One of the ways a neurodevelopmental program differs from typical education is in its focus on frequency, intensity, and duration.
In a typical classroom situation, frequency is sometimes only once or twice a week, classes are often 40-50 minutes long, and lectures are not known for their intensity. This sort of schedule is not conducive to activating the brain for optimal learning and forming new neural pathways.

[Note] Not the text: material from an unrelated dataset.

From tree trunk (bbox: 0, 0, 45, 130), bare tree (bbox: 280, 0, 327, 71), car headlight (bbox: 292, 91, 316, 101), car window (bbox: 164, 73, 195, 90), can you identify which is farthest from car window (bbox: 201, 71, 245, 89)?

By contrast, ND programs often consist of many activities that are done very frequently (one or more times per day). We emphasize the importance of intensity in all activities. Parents have a huge impact on intensity through their voice inflection, reaction to their students, speed, and activity scheduling. Including other family members and surprising the student by mixing things up in a variety of ways also increase intensity. Duration comes into play in two ways. Most activities are done for a very short time each day. Durations of 30 seconds, 1 minute, 5 minutes, etc. are typical. It is very unusual for us to recommend a duration of more than 10 minutes for a single activity. However, the activities will be normally be done over a duration of multiple months. This combination of activities that are done for a very short time but very frequently and very intensely over the course of a number of months provide the best activation of brain activity and the best opportunity for the formation of new neural pathways.
This concept of frequency, intensity, and duration can be used by students that are not on a neurodevelopmental program with a little thought. If a student has a page of math problems to do, they will learn much more effectively by doing math for 10 minutes or so, moving on to another subject, then coming back later to do more math, etc. If a student has a list of spelling words to learn, they will be more effective learning them by looking at them on a card, saying each letter as they point to it, then visualizing the word in the air and spelling it again, and finally checking the card to see if they got it right than by writing them over and over again. For some types of material, studying for a test will be more productive if you record the information to be memorized and then play that information into your dominant ear very frequently but for short durations as you go about daily activities.
So, in addition to keeping the concepts of frequency, intensity, and duration in mind as you implement your ND program, how can the same concepts be integrated into the life of the other students in your home or into your own life?!